Church Of St Mary is a Grade II* listed building in the West Suffolk local planning authority area, England. First listed on 14 July 1955. A Medieval Church.

Church Of St Mary

WRENN ID
fading-window-coral
Grade
II*
Local Planning Authority
West Suffolk
Country
England
Date first listed
14 July 1955
Type
Church
Period
Medieval
Source
Historic England listing

Description

TL 97 NE MARKET WESTON CHURCH ROAD

1/55 Church of St. Mary 14.7.55 - II*

Parish Church. C14; restored 1846-7 by Cottingham, and again in 1888-9. Nave, chancel, south porch and west tower: mainly in rubble flint with plain freestone dressings; high C19 bases of black knapped flint to walls of nave and porch; nave, much restored, faced in kidney flints. Plaintiled roofs with high, plain parapets. Plain stone-faced buttresses to nave; diagonal buttresses to-east end of nave and chancel. High, 2-light windows to nave with flowing tracery: the north-east window is blocked, apart from the head; the north-west window has fragments of medieval glass in the head. 2-light C19 windows to chancel, with a form of cusped Y-tracery; 3-light east window with flowing tracery, and C19 stained glass in the head. All the windows in the church have diamond-leaded panes and some crown glass. C15 south porch: open timber roof with ovolo-moulded main beam; south face with rectangular flushwork panels of black knapped flint; a canopied niche above the doorway, and a trefoil-headed canopied niche to each side. The south door has reused iron fittings, including C17 hinges, and a canopied niche above with a reinstated figure of the Virgin and Child.
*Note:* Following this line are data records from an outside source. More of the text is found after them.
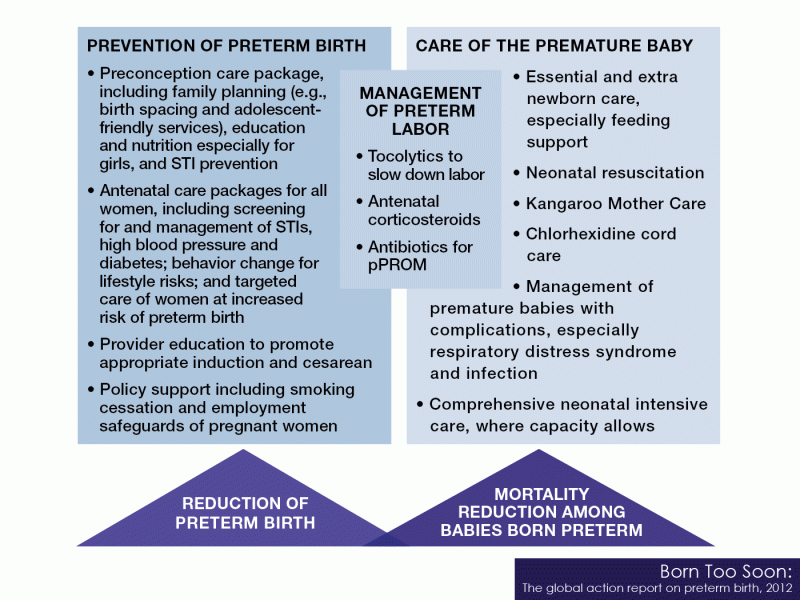 PREVENTION OF PRETERM BIRTH

• Preconception care package, including family planning (e.g., birth spacing and adolescent-friendly services), education and nutrition especially for girls, and STI prevention

• Antenatal care packages for all women, including screening for and management of STIs, high blood pressure and diabetes; behavior change for lifestyle risks; and targeted care of women at increased risk of preterm birth

• Provider education to promote appropriate induction and cesarean

• Policy support including smoking cessation and employment safeguards of pregnant women

MANAGEMENT OF PRETERM LABOR

• Tocolytics to slow down labor

• Antenatal corticosteroids

• Antibiotics for pPROM

CARE OF THE PREMATURE BABY

• Essential and extra newborn care, especially feeding support

• Neonatal resuscitation

• Kangaroo Mother Care

• Chlorhexidine cord care

• Management of premature babies with complications, especially respiratory distress syndrome and infection

• Comprehensive neonatal intensive care, where capacity allows

REDUCTION OF PRETERM BIRTH

MORTALITY REDUCTION AMONG BABIES BORN PRETERM

Born Too Soon:
The global action report on preterm birth, 2012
Tower in 5 stages, with 2 intermediate string-courses and a plain parapet of black knapped flint. Stair turret on the south side, with a conical, stone-tiled roof. A 2-light window with curvilinear tracery to each face of the top stage. The line of a higher, earlier roof can be seen on the east face. Victorianised interior to nave and chancel, all fittings dating from one or other of the C19 restorations. A very plain double hammerbeam roof to nave, the upper hammerbeams supporting arched braces which meet in a central pendant below the collar. Simple pierced and dentilled cornice. Some ovolo-moulding to main timbers. The roof, said to be C19, could well be C17, and the 6-bay single-hammerbeam roof to the nave, in similar style, could be of the same date, reused. Hanoverian arms, painted and framed, on the north wall of nave.